Monday, Nov. 27, 1933
New Play in Manhattan
Roberta (adapted by Otto Harbach from Alice Duer Miller's Gowns by Roberta, score by Jerome Kern; Max Gordon, producer) is another gallant try at making a handsome, funny and affecting play with music and dancing, girls and dresses. Plot: a U. S. college boy loses his girl because she thinks he is "small-town." To forget her, he visits his Aunt Minnie (Fay Templeton) who is Roberta, a famed Paris dressmaker. Planning to will her establishment to her assistant, a onetime Russian princess (Tamara), Aunt Minnie dies without signing the will, thus forcing her nephew-heir to turn dressmaker. The princess and the college boy go into partnership, fall reticently in love. The boy's old girl reappears, takes her young man back.
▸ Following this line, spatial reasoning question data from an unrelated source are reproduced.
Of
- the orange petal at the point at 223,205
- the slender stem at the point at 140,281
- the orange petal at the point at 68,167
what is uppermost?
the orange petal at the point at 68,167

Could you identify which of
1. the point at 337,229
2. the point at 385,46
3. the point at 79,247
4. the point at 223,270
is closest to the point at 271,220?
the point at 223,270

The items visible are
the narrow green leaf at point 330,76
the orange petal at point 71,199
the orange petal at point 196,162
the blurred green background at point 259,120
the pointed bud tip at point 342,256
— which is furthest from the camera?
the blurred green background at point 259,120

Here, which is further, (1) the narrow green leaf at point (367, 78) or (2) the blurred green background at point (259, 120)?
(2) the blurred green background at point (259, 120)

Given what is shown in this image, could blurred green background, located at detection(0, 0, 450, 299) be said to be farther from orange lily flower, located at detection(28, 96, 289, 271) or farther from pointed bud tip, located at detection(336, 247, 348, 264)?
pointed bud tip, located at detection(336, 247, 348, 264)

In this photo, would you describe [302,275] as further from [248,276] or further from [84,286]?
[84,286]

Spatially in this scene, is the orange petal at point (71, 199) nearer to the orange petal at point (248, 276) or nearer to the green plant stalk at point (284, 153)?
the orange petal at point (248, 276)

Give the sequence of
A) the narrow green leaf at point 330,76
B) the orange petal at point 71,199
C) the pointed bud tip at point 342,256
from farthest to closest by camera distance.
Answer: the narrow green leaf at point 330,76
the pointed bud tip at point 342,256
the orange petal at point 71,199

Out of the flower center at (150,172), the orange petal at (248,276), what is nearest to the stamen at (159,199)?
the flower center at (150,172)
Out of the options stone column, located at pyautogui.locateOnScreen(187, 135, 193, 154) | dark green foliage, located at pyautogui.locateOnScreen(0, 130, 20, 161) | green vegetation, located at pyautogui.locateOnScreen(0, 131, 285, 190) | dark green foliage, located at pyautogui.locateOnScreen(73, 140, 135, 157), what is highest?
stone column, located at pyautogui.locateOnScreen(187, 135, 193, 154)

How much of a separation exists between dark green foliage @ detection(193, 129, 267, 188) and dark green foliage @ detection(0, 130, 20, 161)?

This exposition has taken a slow hour and not a chorus girl has yet been seen. Fay Templeton, a turtle-like little old (67) lady, has sung one charming song with the pinched remains of a fine alto voice, and then died. Composer Jerome Kern has supplied half .a dozen excellent tunes. Appearing as a customer of Aunt Minnie, Lyda Roberti has got her usual comedy out of wriggling her stomach to show that she is a dangerous woman and waving her arms to show that she is a tomboy. Finally novelty appears.
It is a mannequin show with a band, girls and dresses. An extraordinary chorus dance in the exotic style of Rockefeller Center Music Hall is done by girls in pastel -spangled, long -trained dresses. They wade, twitch, writhe. The result is effective.
Good sets by Designer Clark Robinson include a barroom walled solid with bottles, and a Russian cafe.
Good songs: "Let's Begin," "Alpha, Beta, Pi," "I'll be Hard to Handle." Typical line: "I wish I were in Russia. I'd put her on the Five Year Plan."